# Instructions for the task
Reproduce everything from the line that contains "Looking across the" down to the final line, word for word, and leave the pictures out.

# Task input
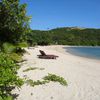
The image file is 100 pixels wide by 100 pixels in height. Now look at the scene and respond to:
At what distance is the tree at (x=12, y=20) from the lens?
16.0 meters

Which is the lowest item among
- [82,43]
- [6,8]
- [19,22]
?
[82,43]

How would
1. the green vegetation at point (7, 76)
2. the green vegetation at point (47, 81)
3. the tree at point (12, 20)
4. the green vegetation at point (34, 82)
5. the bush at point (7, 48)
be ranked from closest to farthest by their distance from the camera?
the green vegetation at point (7, 76) → the green vegetation at point (34, 82) → the green vegetation at point (47, 81) → the bush at point (7, 48) → the tree at point (12, 20)

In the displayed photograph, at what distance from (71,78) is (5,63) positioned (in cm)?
445

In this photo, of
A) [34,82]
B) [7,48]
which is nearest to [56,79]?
[34,82]

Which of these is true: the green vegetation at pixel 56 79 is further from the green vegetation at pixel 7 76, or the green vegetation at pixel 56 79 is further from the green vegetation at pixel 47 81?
the green vegetation at pixel 7 76

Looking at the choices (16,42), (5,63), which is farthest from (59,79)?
(16,42)

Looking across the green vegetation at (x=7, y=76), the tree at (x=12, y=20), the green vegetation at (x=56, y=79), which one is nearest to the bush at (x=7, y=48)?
the tree at (x=12, y=20)

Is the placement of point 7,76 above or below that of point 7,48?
below

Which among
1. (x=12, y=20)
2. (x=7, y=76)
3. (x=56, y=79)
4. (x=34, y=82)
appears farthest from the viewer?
(x=12, y=20)

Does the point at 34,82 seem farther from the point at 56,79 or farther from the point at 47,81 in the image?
the point at 56,79

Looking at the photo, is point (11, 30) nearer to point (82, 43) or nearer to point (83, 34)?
point (82, 43)

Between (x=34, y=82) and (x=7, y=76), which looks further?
(x=34, y=82)

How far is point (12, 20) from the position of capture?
53.5 ft

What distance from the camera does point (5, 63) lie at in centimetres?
738
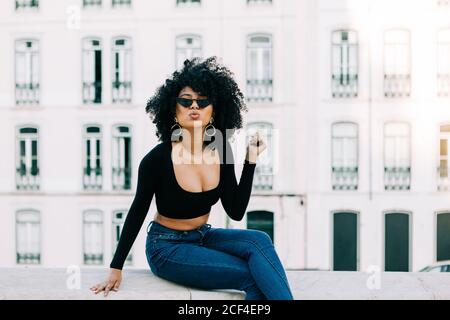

# Response below
Looking across the green vegetation at (x=7, y=76), the tree at (x=12, y=20), the green vegetation at (x=56, y=79), which one is nearest to the bush at (x=7, y=48)?
the tree at (x=12, y=20)

Is the placement of point 7,76 above or below that of point 7,48?
below

Which among
1. (x=12, y=20)
2. (x=7, y=76)
3. (x=56, y=79)
4. (x=34, y=82)
appears farthest from the viewer?
(x=12, y=20)

Does the point at 34,82 seem farther from the point at 56,79 or farther from the point at 47,81 in the image?
the point at 56,79

Looking at the photo, is point (11, 30) nearer to point (82, 43) or nearer to point (83, 34)?
point (82, 43)

Between (x=34, y=82) and (x=7, y=76), which looks further?
(x=34, y=82)

How far is point (12, 20) from the position of capture?
53.5 ft

What distance from the camera does point (5, 63) lie at in centimetres?
738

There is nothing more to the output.